*PASSAGE SHOWN*:

The emergence of data-oriented business models has raised the bar significantly in terms of handling and processing customer data. The personal data that individuals provide to businesses are processed to enhance processes and determine revenue models. Business entities and other bodies that process personal data are governed by the Kenya Data Protection Act, 2019(henceforth DPA). The Data Protection Act of Kenya (DPA) is the main national legislation that regulates the processing of personal data in Kenya and categorizes processing entities under two distinct titles, namely, Data Controllers and Data Processors.

Data controllers are entities that determine the ‘purpose’ and ‘means of the processing of personal data and are distinguished from Data processors are entities that process personal data on their behalf and on the terms and conditions determined by the Data Controller. Data Controllers and Processors are regulated by the DPA, if:

  • They are established or incorporated in Kenya.
  • Ordinarily, reside and process data in Kenya; or
  • Process data of individuals (henceforth Data Subjects) who reside in Kenya.

A Data Protection Officer (DPO) is a natural or legal person appointed by a Data Controller or Processor to assist with compliance of provisions outlined under the DPA for the duties and responsibilities of a Data Controller or Processor.

The overarching obligation of the DPO, to their contracting Data Controller or Processor, is to possess a thorough comprehension of the processing activities and an understanding of the possible risks arising from said processing activities.

Therefore, the DPO must take into account the nature, scope, context, and purpose of processing activities, which will, in turn, inform and modulate the tasks undertaken in proportion to the ‘risks’ posed to the fundamental rights and freedoms of the Data Subjects.

A Data Subject’s personal data should be processed in accordance with the data protection principles and provisions enshrined within the DPA. The European Union General Data Protection Regulation (henceforth GDPR) which came into force in May 2018, shares numerous identical provisions with the DPA, particularly pertaining to the Designation of the DPO i.e., Article 37 of the GDPR and Section 24(1) to (6) of the DPA and the general ‘Tasks of the DPO’ as under Article 39 of the GDPR and Section 24(7) of the DPA.

This article seeks to expand on the provisions of the DPA pertinent to the DPOs obligations based on GDPR guidelines developed by Article 29 Working Party (WP29), which has now been replaced by the European Data Protection Board (EDPB). These guidelines offer an insightful interpretation of the applicability and legal requirements of the GDPR and as such can assist in the interpretation of the DPA.

*MATERIAL FOR THE TASK*:
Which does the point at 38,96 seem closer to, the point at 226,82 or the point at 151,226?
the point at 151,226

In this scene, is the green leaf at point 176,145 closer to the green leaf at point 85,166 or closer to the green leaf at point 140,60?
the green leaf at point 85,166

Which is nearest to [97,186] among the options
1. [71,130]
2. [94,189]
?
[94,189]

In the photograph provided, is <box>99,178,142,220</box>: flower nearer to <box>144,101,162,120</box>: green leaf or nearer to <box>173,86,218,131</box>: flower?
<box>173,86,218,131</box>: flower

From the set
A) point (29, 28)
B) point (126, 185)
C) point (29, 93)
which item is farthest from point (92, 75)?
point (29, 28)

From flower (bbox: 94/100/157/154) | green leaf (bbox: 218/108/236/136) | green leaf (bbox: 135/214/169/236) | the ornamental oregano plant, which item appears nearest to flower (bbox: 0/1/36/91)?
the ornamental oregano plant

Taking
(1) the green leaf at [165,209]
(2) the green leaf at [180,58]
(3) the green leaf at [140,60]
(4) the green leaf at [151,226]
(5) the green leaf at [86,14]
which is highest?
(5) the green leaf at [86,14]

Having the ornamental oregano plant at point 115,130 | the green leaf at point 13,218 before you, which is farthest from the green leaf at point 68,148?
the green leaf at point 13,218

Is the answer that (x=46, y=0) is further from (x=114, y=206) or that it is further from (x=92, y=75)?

* * *

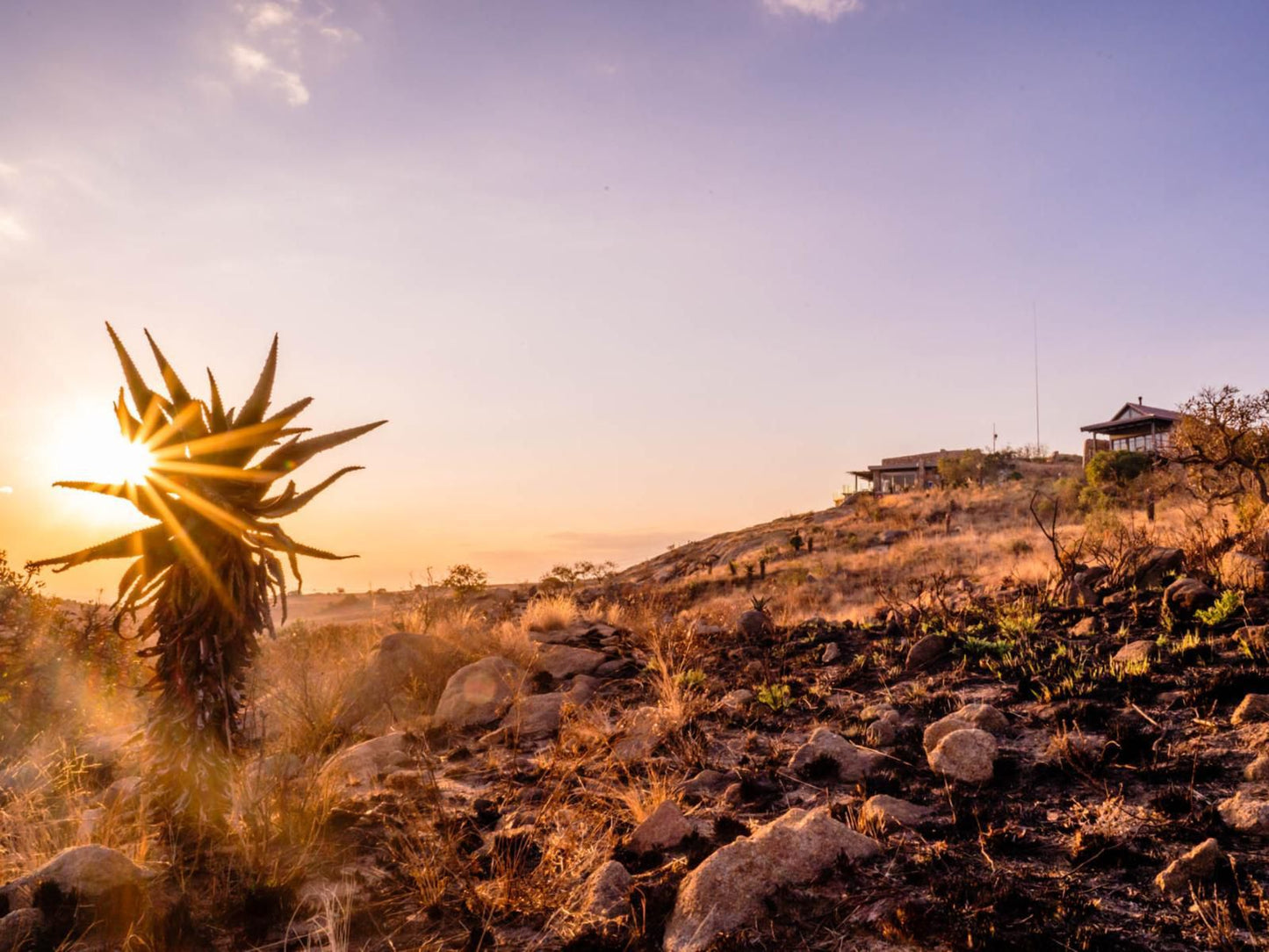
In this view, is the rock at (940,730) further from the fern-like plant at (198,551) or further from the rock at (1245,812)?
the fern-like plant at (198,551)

*TASKS TO PERFORM*:
a) Show every line of the entries that contains the string "nearest", treating uppercase and lowercase letters as distinct.
b) Carry on the text about data protection officers under the Kenya Data Protection Act, starting after its final sentence.

*WRITTEN RESPONSES*:
a)
Which is nearest to [97,186] among the options
From flower (bbox: 94/100/157/154) | green leaf (bbox: 218/108/236/136) | green leaf (bbox: 135/214/169/236) | the ornamental oregano plant, which item appears nearest to flower (bbox: 0/1/36/91)?

b)
The DPA does not obligate Data Controllers or Processors to appoint a DPO, which is evident from the diction of Section 24(1) which provides that “a Data Controller or Data Processor MAY designate or appoint a DPO…”. If this section stated that “a Data Controller or Data Processor SHALL designate or appoint a DPO…”, as is the case with the GDPR, the provision would have made it mandatory for all Data Controllers and Processors, that fulfilled the requirements, to appoint DPOs. The DPA does, however, outline when the appointment of a DPO is necessary.

The following near-identical provisions enshrined under Section 24(1) of the DPA and Article 37(1) of the GDPR enumerate the circumstances for the appointment of DPOs. These include, where:

  1. the processing is carried out by a public body or private body, except for courts acting in their judicial capacity.
  2. the core activities of the data controller or data processor consist of processing operations which, by virtue of their nature, their scope or their purposes, require regular and systematic monitoring of data subjects; or
  3. the core activities of the data controller or the data processor consist of the processing of sensitive categories of personal data.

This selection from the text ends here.